Inclusion Criteria: Teen * 12 to 18 years old at the time of enrollment * Undergoing scheduled spinal fusion surgery (eligible indications: juvenile/adolescent idiopathic scoliosis, congenital scoliosis, spondylolisthesis or kyphosis) Parent/Caregiver * Parent or legal guardian of child who meets study criteria Exclusion Criteria: Teen * Does not speak or understand English * Has severe learning disability, cognitive impairment or intellectual delay (i.e. unable to read at 5th grade level) * Does not have access to a smart device (smartphone, iPad or tablet; Teens can borrow an iPad from the study team if one is available) * Recent psychiatric admission (in the past 30 days) * Severe systemic disease (neuromuscular scoliosis, cancer) * On a regular treatment regimen for a severe chronic medical condition * Prior major surgery (open surgery such as heart, lung, brain, abdominal surgery, or prior spine surgery) * Diagnosed chronic musculoskeletal pain condition (e.g. complex regional pain syndrome, fibromyalgia, widespread musculoskeletal pain) Parent/Caregiver * Does not speak or understand English * Does not have access to a smart device (smartphone, iPad or tablet)

Outcomes

Primary Outcomes

Post-surgical pain intensity and interference

The Brief Pain Inventory (BPI) has 2 scales: pain intensity (4 items) and pain interference (7 items). Items are averaged to yield scale scores, ranging from 0 to 10, with higher scores indicating greater pain intensity or interference. The 24 hour (short) version of this measure will be completed via REDCap daily for 14 days post-hospital discharge (beginning on day 1 after hospital discharge, and ending up to 3-weeks post-surgery).

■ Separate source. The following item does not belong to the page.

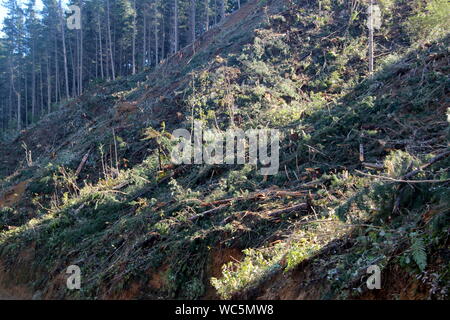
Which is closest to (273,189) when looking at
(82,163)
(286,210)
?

Time frame: Up to 3 weeks post-surgery

Chronic pain intensity and interference

The Brief Pain Inventory (BPI) has 2 scales: pain intensity (4 items) and pain interference (7 items). Items are averaged to yield scale scores, ranging from 0 to 10, with higher scores indicating greater pain intensity or interference. The 24 hour (short) version of this measure will be completed via REDCap daily for 7 days at 3 months after the participant's surgery date.

Time frame: 3 months post-surgery

Secondary Outcomes

Change in health-related quality of life

The Pediatric Quality of Life Inventory (Peds-QL) 15-item short form assesses several domains of functioning, including physical, social, emotional, and academic functioning. The PedsQL is widely used and demonstrates good reliability for both the parent and child self-report measures. Scale scores range from 0 to 100. Higher scores indicate fewer difficulties (better) health-related quality of life. Subscales of physical and psychosocial health will be used in analyses.